What you will do: Arrange every line of the records below as a numbered list, omitting any blank lines.

** BEGIN Records for processing **

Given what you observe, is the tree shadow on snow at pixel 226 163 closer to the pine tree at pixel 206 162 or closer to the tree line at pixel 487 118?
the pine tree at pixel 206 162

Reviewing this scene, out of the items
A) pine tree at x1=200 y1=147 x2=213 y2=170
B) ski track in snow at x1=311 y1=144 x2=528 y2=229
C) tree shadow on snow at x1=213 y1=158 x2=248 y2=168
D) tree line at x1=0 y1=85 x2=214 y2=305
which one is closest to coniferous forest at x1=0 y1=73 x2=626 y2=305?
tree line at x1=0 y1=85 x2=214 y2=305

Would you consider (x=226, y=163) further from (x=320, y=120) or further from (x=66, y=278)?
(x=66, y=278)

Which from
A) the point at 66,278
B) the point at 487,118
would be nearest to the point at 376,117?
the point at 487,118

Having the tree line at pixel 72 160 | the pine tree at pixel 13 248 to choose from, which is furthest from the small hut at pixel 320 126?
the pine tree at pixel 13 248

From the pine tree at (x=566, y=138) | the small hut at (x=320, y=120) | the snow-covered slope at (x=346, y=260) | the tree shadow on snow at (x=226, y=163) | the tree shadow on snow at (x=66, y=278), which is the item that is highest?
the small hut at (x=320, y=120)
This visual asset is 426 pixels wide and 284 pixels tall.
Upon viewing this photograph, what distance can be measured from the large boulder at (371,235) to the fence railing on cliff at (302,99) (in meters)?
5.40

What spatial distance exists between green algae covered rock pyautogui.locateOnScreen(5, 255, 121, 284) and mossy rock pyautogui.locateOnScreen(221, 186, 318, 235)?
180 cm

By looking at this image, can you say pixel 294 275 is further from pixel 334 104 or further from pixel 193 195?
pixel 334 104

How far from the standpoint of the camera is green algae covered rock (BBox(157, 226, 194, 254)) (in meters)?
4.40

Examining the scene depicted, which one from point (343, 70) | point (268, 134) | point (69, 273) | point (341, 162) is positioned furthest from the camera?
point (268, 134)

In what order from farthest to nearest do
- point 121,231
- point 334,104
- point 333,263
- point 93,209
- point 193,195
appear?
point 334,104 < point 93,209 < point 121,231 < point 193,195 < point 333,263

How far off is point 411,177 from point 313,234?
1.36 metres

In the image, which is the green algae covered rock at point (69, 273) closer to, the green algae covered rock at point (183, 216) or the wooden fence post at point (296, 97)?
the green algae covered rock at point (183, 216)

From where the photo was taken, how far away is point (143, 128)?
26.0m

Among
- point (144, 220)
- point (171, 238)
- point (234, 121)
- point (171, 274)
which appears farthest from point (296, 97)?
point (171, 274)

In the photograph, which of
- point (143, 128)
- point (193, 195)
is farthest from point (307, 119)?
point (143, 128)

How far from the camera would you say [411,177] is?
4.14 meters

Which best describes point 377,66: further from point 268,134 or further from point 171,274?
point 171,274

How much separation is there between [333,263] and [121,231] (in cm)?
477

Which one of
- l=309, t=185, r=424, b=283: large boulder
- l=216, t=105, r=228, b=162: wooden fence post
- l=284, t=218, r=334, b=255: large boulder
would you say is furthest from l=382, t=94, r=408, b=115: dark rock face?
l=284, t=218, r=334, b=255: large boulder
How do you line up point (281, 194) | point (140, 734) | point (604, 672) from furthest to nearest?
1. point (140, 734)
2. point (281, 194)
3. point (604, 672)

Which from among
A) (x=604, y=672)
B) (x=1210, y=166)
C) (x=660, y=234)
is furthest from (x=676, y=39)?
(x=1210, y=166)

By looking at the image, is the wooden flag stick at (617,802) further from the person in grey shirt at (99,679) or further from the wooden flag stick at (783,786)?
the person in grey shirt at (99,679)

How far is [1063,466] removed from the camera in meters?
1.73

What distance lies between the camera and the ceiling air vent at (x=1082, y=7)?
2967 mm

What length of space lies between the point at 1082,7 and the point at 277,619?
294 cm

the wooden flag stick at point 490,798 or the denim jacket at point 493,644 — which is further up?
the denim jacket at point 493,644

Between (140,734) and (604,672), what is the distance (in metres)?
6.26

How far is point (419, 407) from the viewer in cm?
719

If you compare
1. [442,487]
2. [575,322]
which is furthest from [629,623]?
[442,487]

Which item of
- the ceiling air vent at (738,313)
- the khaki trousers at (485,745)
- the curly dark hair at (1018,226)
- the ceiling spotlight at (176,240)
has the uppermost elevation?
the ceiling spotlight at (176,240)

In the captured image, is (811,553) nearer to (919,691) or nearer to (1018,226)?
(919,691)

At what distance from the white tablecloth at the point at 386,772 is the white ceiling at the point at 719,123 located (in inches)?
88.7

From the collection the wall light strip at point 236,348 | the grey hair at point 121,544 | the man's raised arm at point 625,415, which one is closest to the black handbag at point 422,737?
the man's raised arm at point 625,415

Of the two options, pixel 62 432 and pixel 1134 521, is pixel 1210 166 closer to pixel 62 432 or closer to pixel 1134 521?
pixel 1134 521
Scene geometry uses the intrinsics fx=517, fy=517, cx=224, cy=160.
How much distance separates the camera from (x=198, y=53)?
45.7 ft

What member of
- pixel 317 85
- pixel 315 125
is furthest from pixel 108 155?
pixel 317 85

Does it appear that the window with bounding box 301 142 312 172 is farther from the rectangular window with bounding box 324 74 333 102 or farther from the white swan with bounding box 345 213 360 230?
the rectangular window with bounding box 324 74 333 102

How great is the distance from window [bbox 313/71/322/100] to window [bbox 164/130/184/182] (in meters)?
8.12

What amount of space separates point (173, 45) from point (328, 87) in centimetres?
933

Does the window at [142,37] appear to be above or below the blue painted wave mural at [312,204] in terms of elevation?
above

** END Records for processing **

Result of the task:
1. Given what you observe, is the tree shadow on snow at pixel 226 163 closer to the pine tree at pixel 206 162 or closer to the tree line at pixel 487 118?
2. the pine tree at pixel 206 162
3. Reviewing this scene, out of the items
4. A) pine tree at x1=200 y1=147 x2=213 y2=170
5. B) ski track in snow at x1=311 y1=144 x2=528 y2=229
6. C) tree shadow on snow at x1=213 y1=158 x2=248 y2=168
7. D) tree line at x1=0 y1=85 x2=214 y2=305
8. which one is closest to coniferous forest at x1=0 y1=73 x2=626 y2=305?
9. tree line at x1=0 y1=85 x2=214 y2=305
10. Would you consider (x=226, y=163) further from (x=320, y=120) or further from (x=66, y=278)?
11. (x=66, y=278)
12. Which from
13. A) the point at 66,278
14. B) the point at 487,118
15. would be nearest to the point at 376,117?
16. the point at 487,118
17. Having the tree line at pixel 72 160 | the pine tree at pixel 13 248 to choose from, which is furthest from the small hut at pixel 320 126?
18. the pine tree at pixel 13 248
19. From the pine tree at (x=566, y=138) | the small hut at (x=320, y=120) | the snow-covered slope at (x=346, y=260) | the tree shadow on snow at (x=226, y=163) | the tree shadow on snow at (x=66, y=278), which is the item that is highest?
20. the small hut at (x=320, y=120)
21. This visual asset is 426 pixels wide and 284 pixels tall.
22. Upon viewing this photograph, what distance can be measured from the large boulder at (371,235) to the fence railing on cliff at (302,99) (in meters)?
23. 5.40
24. What spatial distance exists between green algae covered rock pyautogui.locateOnScreen(5, 255, 121, 284) and mossy rock pyautogui.locateOnScreen(221, 186, 318, 235)?
25. 180 cm
26. By looking at this image, can you say pixel 294 275 is further from pixel 334 104 or further from pixel 193 195?
27. pixel 334 104
28. How far from the standpoint of the camera is green algae covered rock (BBox(157, 226, 194, 254)) (in meters)?
29. 4.40
30. Examining the scene depicted, which one from point (343, 70) | point (268, 134) | point (69, 273) | point (341, 162) is positioned furthest from the camera?
31. point (268, 134)
32. In what order from farthest to nearest do
33. - point 121,231
34. - point 334,104
35. - point 333,263
36. - point 93,209
37. - point 193,195
38. appear?
39. point 334,104 < point 93,209 < point 121,231 < point 193,195 < point 333,263
40. How far off is point 411,177 from point 313,234?
41. 1.36 metres
42. In the image, which is the green algae covered rock at point (69, 273) closer to, the green algae covered rock at point (183, 216) or the wooden fence post at point (296, 97)?
43. the green algae covered rock at point (183, 216)
44. From where the photo was taken, how far away is point (143, 128)?
45. 26.0m
46. Among
47. - point (144, 220)
48. - point (171, 238)
49. - point (234, 121)
50. - point (171, 274)
51. which appears farthest from point (296, 97)?
52. point (171, 274)
53. In the photograph, which of
54. - point (143, 128)
55. - point (193, 195)
56. is farthest from point (307, 119)?
57. point (143, 128)
58. How far from the camera would you say [411,177] is?
59. 4.14 meters
60. Which best describes point 377,66: further from point 268,134 or further from point 171,274?
61. point 171,274
62. How much separation is there between [333,263] and [121,231] (in cm)?
63. 477
64. Which one of
65. - l=309, t=185, r=424, b=283: large boulder
66. - l=216, t=105, r=228, b=162: wooden fence post
67. - l=284, t=218, r=334, b=255: large boulder
68. would you say is furthest from l=382, t=94, r=408, b=115: dark rock face?
69. l=284, t=218, r=334, b=255: large boulder
70. How do you line up point (281, 194) | point (140, 734) | point (604, 672) from furthest to nearest?
71. 1. point (140, 734)
72. 2. point (281, 194)
73. 3. point (604, 672)
74. Which from among
75. A) (x=604, y=672)
76. B) (x=1210, y=166)
77. C) (x=660, y=234)
78. is furthest from (x=676, y=39)?
79. (x=1210, y=166)
80. By looking at the image, is the wooden flag stick at (617,802) further from the person in grey shirt at (99,679) or further from the wooden flag stick at (783,786)?
81. the person in grey shirt at (99,679)
82. How far is [1063,466] removed from the camera in meters?
83. 1.73
84. What distance lies between the camera and the ceiling air vent at (x=1082, y=7)?
85. 2967 mm
86. What length of space lies between the point at 1082,7 and the point at 277,619?
87. 294 cm
88. the wooden flag stick at point 490,798 or the denim jacket at point 493,644 — which is further up?
89. the denim jacket at point 493,644
90. Between (140,734) and (604,672), what is the distance (in metres)?
91. 6.26
92. How far is point (419, 407) from the viewer in cm?
93. 719
94. If you compare
95. 1. [442,487]
96. 2. [575,322]
97. which is furthest from [629,623]?
98. [442,487]
99. Which item of
100. - the ceiling air vent at (738,313)
101. - the khaki trousers at (485,745)
102. - the curly dark hair at (1018,226)
103. - the ceiling spotlight at (176,240)
104. has the uppermost elevation?
105. the ceiling spotlight at (176,240)
106. In the captured image, is (811,553) nearer to (919,691) or nearer to (1018,226)?
107. (919,691)
108. At what distance from the white tablecloth at the point at 386,772 is the white ceiling at the point at 719,123 located (in inches)?
109. 88.7
110. From the collection the wall light strip at point 236,348 | the grey hair at point 121,544 | the man's raised arm at point 625,415, which one is closest to the black handbag at point 422,737?
111. the man's raised arm at point 625,415
112. Of the two options, pixel 62 432 and pixel 1134 521, is pixel 1210 166 closer to pixel 62 432 or closer to pixel 1134 521?
113. pixel 1134 521
114. Scene geometry uses the intrinsics fx=517, fy=517, cx=224, cy=160.
115. How much distance separates the camera from (x=198, y=53)?
116. 45.7 ft
117. What member of
118. - pixel 317 85
119. - pixel 315 125
120. is furthest from pixel 108 155?
121. pixel 317 85
122. Does it appear that the window with bounding box 301 142 312 172 is farther from the rectangular window with bounding box 324 74 333 102 or farther from the white swan with bounding box 345 213 360 230?
123. the rectangular window with bounding box 324 74 333 102
124. How great is the distance from window [bbox 313/71/322/100] to window [bbox 164/130/184/182] (in meters)?
125. 8.12
126. What amount of space separates point (173, 45) from point (328, 87) in centimetres?
127. 933
128. Does the window at [142,37] appear to be above or below the blue painted wave mural at [312,204] in terms of elevation?
129. above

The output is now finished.